_OBJECTIVE 1_.
Answer these questions using the article on students and church below, giving each answer on its own line with the matching letter:
(a) According to the opening paragraph, what does Reflection Roundup report from?
(b) Which two aspects of church did the two first-year students share observations and experiences about?
(c) What does the writer call one of the greatest joys of their life?
_OBJECTIVE 2_.
Pick up the article on students and church below and continue it from its last sentence.

_SOURCE EXCERPT_.
━━━━━━━━━━━━━━━━━━━━━━━━━━━━━━

Students as Teachers When it Comes to Church

Students as Teachers When it Comes to Church

Reflection Roundup reports from conversations couched in relationships. Here, readers will find boots-on-the-ground and “live from the field” activities of people intent on increasing their understanding of what it means to live like Christ in the world. As always, listening broadly draws together differing perspectives from which we can learn but with which we may not concur.  Over the course of this spring semester, two first-year students at Abilene Christian University shared their observations and experiences with church in two aspects relevant to all church ministers and leaders: worship and burnout.


Standing on the sideline and cheering for students as they run the race of developing and actualizing their own faith is one of the greatest joys of my life. This spring, two exceptional students in my classes at Abilene Christian University made some intentional observations both about what literature says on the topic of church and on what is happening currently in many churches. Here is some of what they discovered and shared, followed by some additional helpful resources.

━━━━━━━━━━━━━━━━━━━━━━━━━━━━━━

_DATA EXTRACT_.
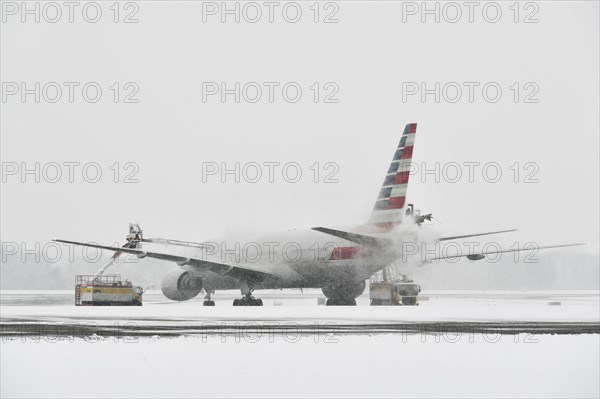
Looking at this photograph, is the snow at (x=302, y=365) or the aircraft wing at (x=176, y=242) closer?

━━━━━━━━━━━━━━━━━━━━━━━━━━━━━━

_RESULT 1_.
(a) Conversations couched in relationships.
(b) Worship and burnout.
(c) Standing on the sideline and cheering for students as they run the race of developing and actualizing their own faith.

_RESULT 2_.
As someone musically gifted who has also grown up spending time in various Christian denominations, Shawn Nicholson was an astute participant observer of the worship at various churches around Abilene this spring. Questing independently, he spent fifteen weeks thinking deeply about what was happening around him.[1] Because young adults are standing at a hinge moment between the values instilled in them by their families and foundationally formative churches and their own personal choices, this is important research. They are deciding what to carry forward with them into their adult lives.

Worship leaders must be able to simultaneously worship while leading others. Nicholson discovered this key value. While not stating a preference in his work regarding many of the factors church attendees and leaders can get caught up with—gender, color, clothing, etc.—the key take-away for Nicholson was whether or not the leader(s) themselves were engaged in worship. It is clear to church attendees, or at least it was to Nicholson, when leaders are performing rather than worshipping. Vital also is preparation to the degree needed for the leader to be comfortable and confident in the leadership role. This does not necessitate perfection as, again, leading worship is not a performance. What was valuable to worship participants, Nicholson concluded, was a leader who was able to take the focus off of themselves and place it squarely on the God they and the congregation are worshipping. It takes a unique type of preparation for the leader to communicate and elicit participation within a worshipping body. A leader with their hands in their pockets while leading the congregation can be enough to send a young adult looking for a different type of worship leadership and a different church. Nicholson found these types of nonverbals speaking loudly.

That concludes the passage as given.